Reflections on the Motive Power of Fire and on Machines Fitted to Develop that Power is a book published in 1824 by French physicist Sadi Carnot. The 118-page book's French title was Réflexions sur la puissance motrice du feu et sur les machines propres à développer cette puissance. It is a significant publication in the history of thermodynamics about a generalized theory of heat engines.

Overview
The book is considered the founding work of thermodynamics. It contains the preliminary outline of the second law of thermodynamics. Carnot stated that motive power is due to the fall of caloric (heat) from a hot to a cold body.

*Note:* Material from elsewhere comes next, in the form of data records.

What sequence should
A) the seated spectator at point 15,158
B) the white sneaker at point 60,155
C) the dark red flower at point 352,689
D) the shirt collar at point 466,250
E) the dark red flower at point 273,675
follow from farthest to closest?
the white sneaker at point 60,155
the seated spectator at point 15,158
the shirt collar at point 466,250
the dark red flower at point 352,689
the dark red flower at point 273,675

The work was unnoticed until 1834 when French mining engineer Émile Clapeyron put it on a graphical footing in his Memoir on the Motive Power of Heat. Through Clapeyron's paper, German physicist Rudolf Clausius learned of Carnot's theory of heat and through a modification of Carnot's suppositions on heat, Clausius put the second law in mathematical form with his introduction of the concept of entropy.

By 1849, thermo-dynamic, as a functional term, was used in William Thomson's paper An Account of Carnot's Theory of the Motive Power of Heat.

The Reflections contain a number of principles such as the Carnot cycle, the Carnot heat engine, Carnot's theorem, thermodynamic efficiency. Similar to how the Reflections was the precursor to the second law, English physicist James Joule's 1843 paper Mechanical equivalent of heat was the precursor to the first law of thermodynamics.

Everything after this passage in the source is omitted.